Even with the extra land, Eldridge said the county’s work in acquiring, or at least identifying, more land available for development has barely begun.
“We are actively pursuing the identification of other tracts and potential opportunities,” he said. “We’re not necessarily looking to purchase it, but to get it under control to where we can get streets and infrastructure to it, and have it available. We don’t have to own it. We just have to be able to control the development and make it available.”
That job is an everyday activity, and Eldridge said the EDC is working in that capacity. More funding from the county would be put to use doing just that — finding land and putting in infrastructure to make it more attractive to companies.
The county will have to change its mindset that economic development happens naturally, Eldridge said. Before the recession, companies came to Washington County, drawn in by the private sector, but that has changed.
“In the past, Washington County has been very fortunate to have investment and job growth. We really grew without having to focus on a lot of government intervention. The private sector was making it happen,” he said. “The circumstances today are very different. Today, we have to encourage and incent the private sector. It’s extremely competitive.”
He said Washington County isn’t like other counties that have been preparing all along the way for a time like this. The work that was put in creating and populating the Washington County Industrial Park needed to be happening in a couple of other locations as well, Eldridge said.
“What we did, we did very well,” he said. “We just needed to be doing more of it.”
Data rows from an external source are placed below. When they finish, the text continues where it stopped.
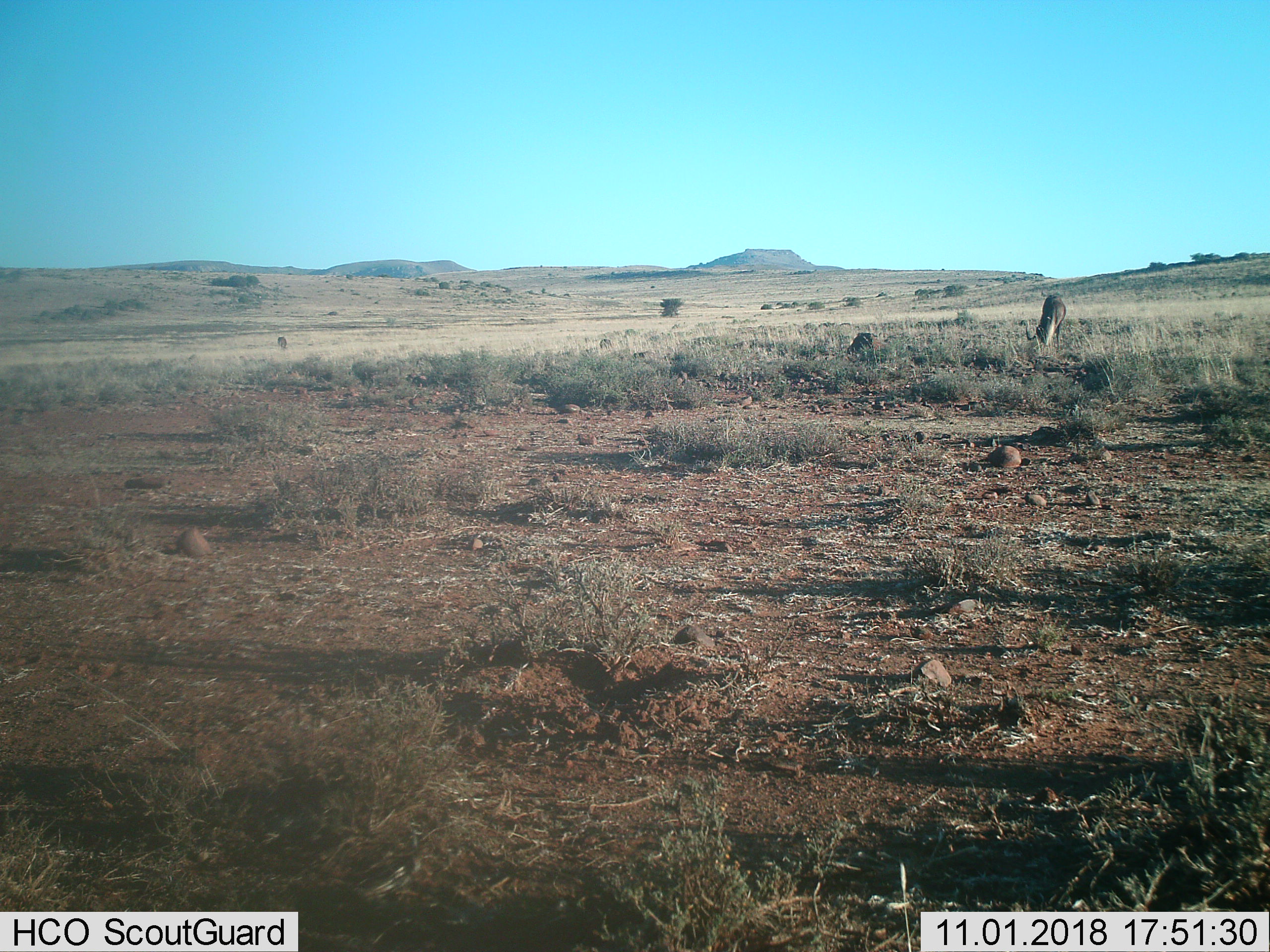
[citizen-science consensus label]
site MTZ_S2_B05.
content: unidentified animal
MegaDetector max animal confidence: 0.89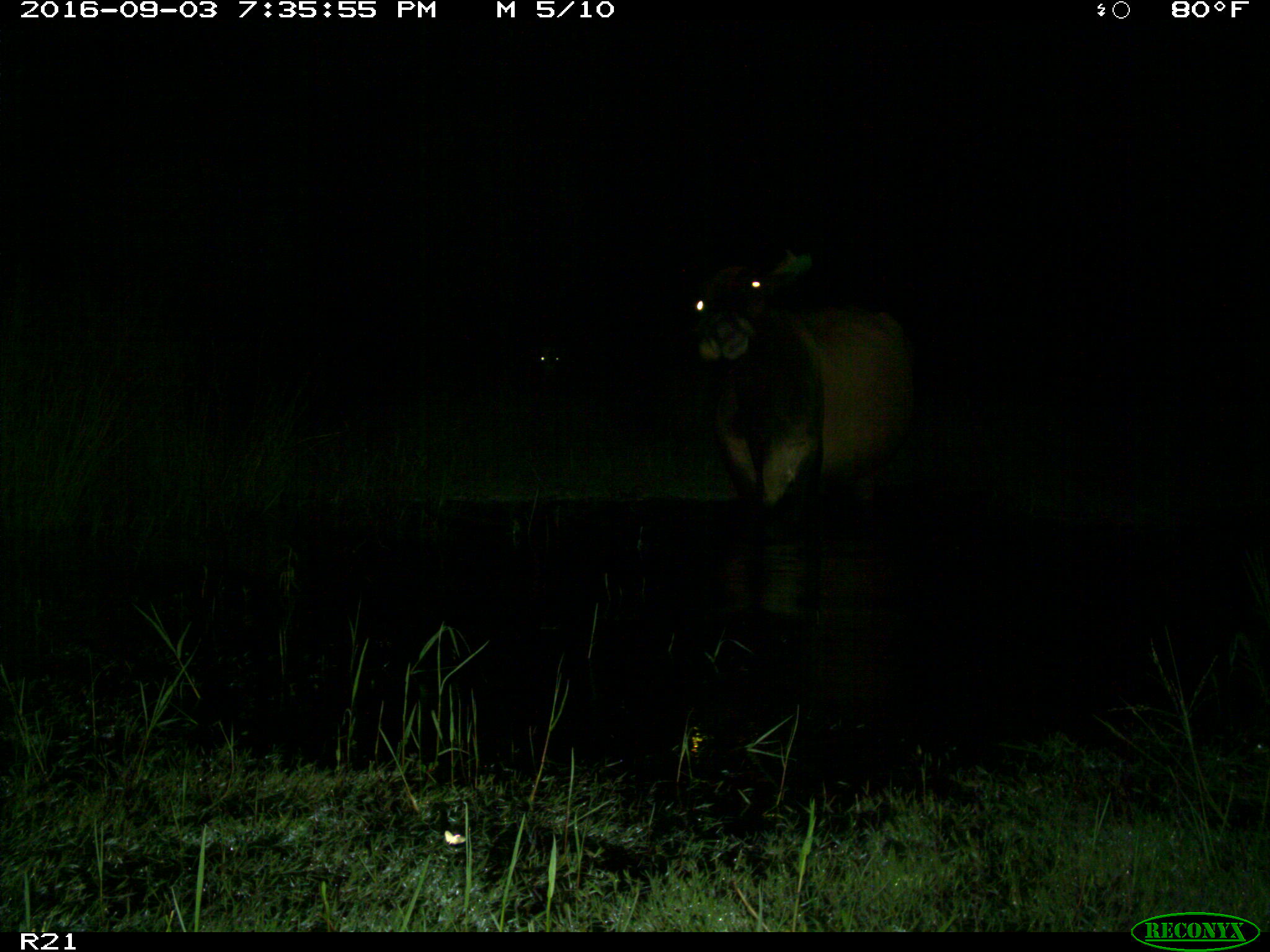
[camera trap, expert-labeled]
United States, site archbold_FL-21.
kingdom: Animalia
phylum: Chordata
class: Mammalia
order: Artiodactyla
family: Bovidae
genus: Bos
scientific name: Bos taurus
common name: domestic cow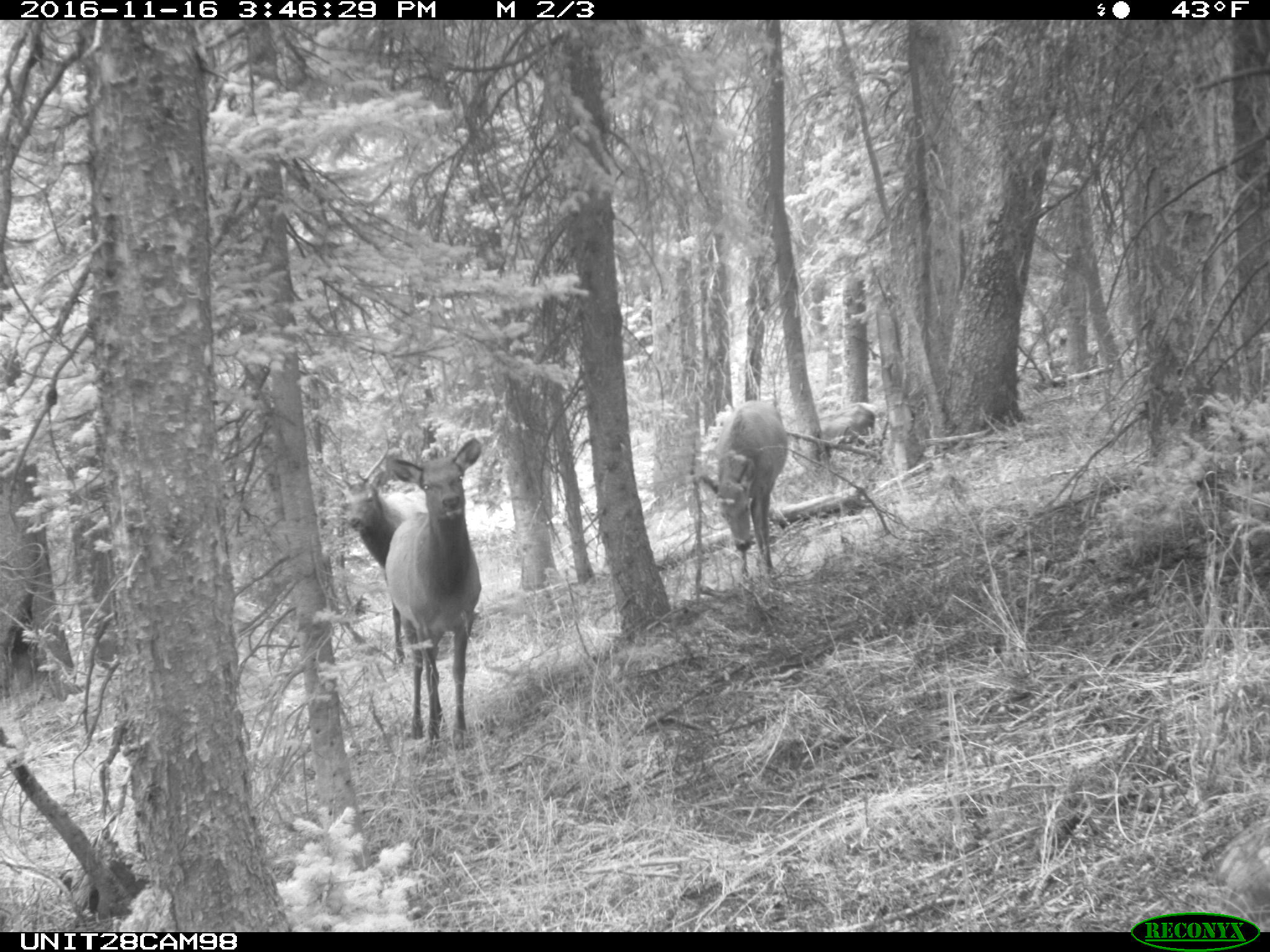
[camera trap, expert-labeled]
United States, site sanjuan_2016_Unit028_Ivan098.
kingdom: Animalia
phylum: Chordata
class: Mammalia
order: Artiodactyla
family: Cervidae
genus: Cervus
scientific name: Cervus elaphus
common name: red deer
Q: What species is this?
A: Cervus elaphus (red deer).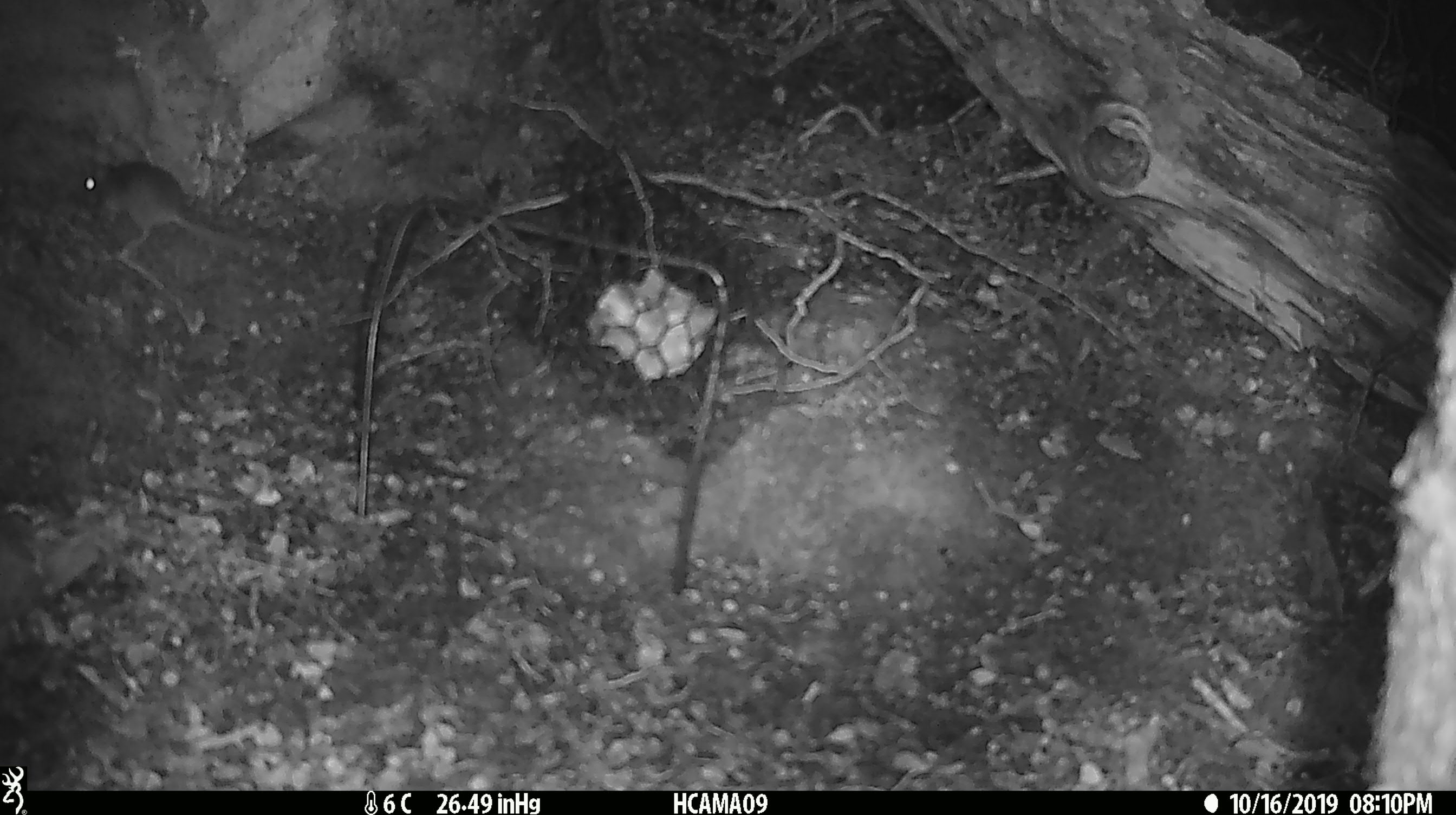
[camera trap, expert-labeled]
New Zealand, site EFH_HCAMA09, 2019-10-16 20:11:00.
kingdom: Animalia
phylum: Chordata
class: Mammalia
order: Rodentia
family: Muridae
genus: Mus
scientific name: Mus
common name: mouse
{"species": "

When land is available, Reynolds said, the market prices in Washington County are just too high. He said the asking price of undeveloped land in the county rivals prices for land with access roads, infrastructure, and buildings in other counties.
Having Washington County work with private land owners will help tame market prices on available land, Eldridge said, and ensure that offerings are competitive with other counties and throughout the Southeast. Also, the county and the EDC have been meeting with the Tennessee Department of Transportation about developing access roads for industrial parks, and with the state Economic and Community Development department about Fast Track grants, which get a development site “pad-ready” — doing grading, roads, and putting in infrastructure.
“We need to come to terms with the fact that Washington County has the primary responsibility for economic development. We cannot rely on the state or federal government,” Eldridge said. “Certainly, the state ECD is a resource, and the TVA is a resource; but our success will be the result of initiatives we put in place to create new jobs, whether from existing businesses or companies we recruit.”